San Francisco startup Insikt has brought in another $16 million in funding to grow its “lending as a service” business, TechCrunch reported on Tuesday (Dec. 9).
Revolution Ventures led the Series B investment round, along with Jefferies and Atalaya Capital Management and current investors Firstmark Capital and Serengeti Asset Management. The round brings the 2012 startup’s funding to $24.5 million, but Insikt has also nailed down more than $70 million in credit facilities from Atalaya Capital Management, Capital One, Northeast Bank and Silicon Valley Bank to handle loans that Insikt is making.
It works like this: Instead of a peer-to-peer-style lending marketplace, Insikt provides software to retailers, banks and other businesses whose customers may need financing.
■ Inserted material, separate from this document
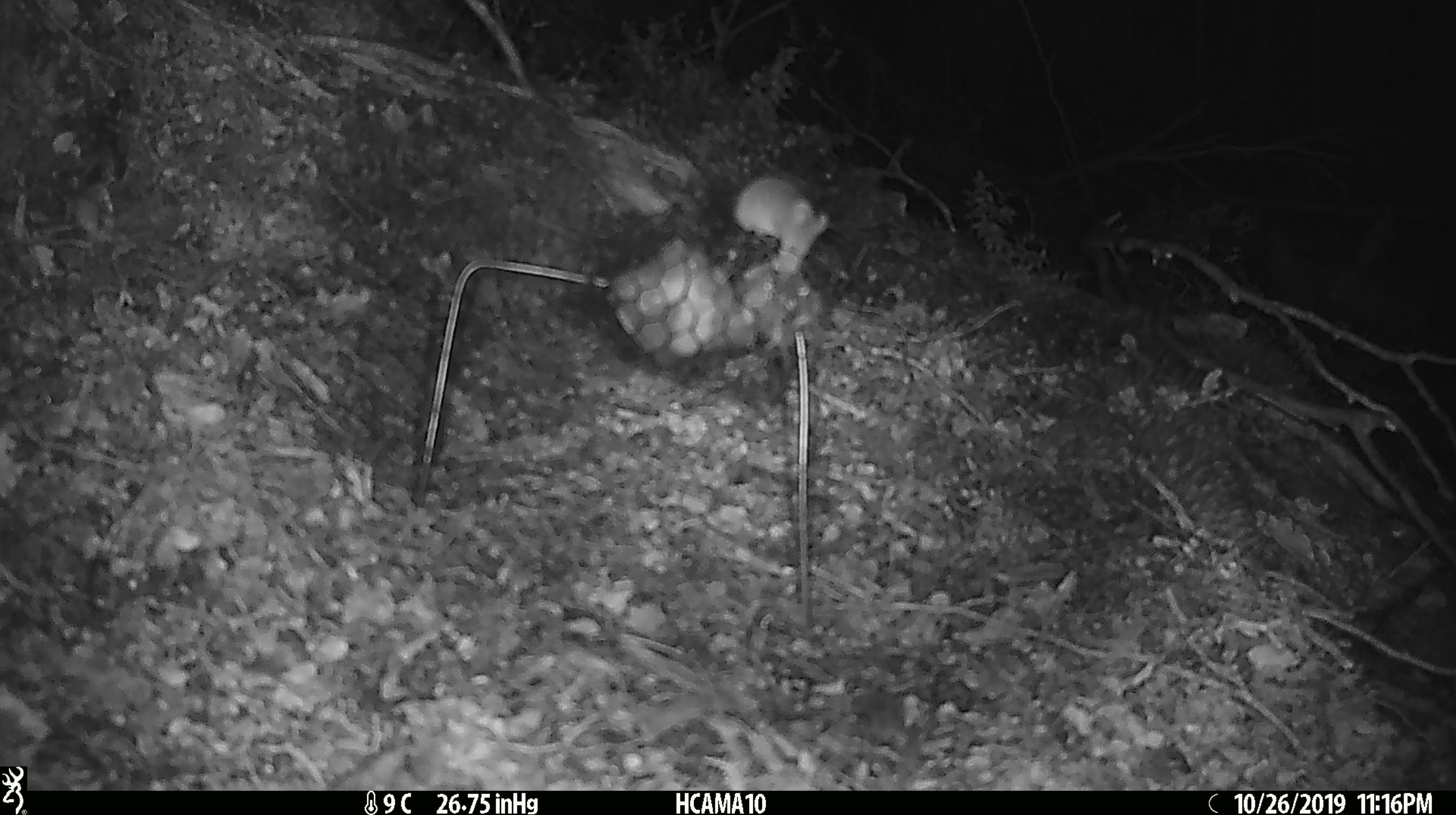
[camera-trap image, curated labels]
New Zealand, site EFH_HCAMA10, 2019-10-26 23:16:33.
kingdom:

Those brands can then offer small loans to their consumers, including “instant financing” at checkout.
While merchants provide the customers, Insikt handles the details of actually providing the loans, which go on Insikt’s balance sheet for the first few months of their existence, funded by the credit facilities.
After each brand has its own portfolio, all the brand’s investments will be pooled together and issued as bonds to investors. That allows Insikt to diversify where their money goes, while allowing consumers with low credit scores (or no credit history) to get an installment plan for their purchases, TechCrunch said.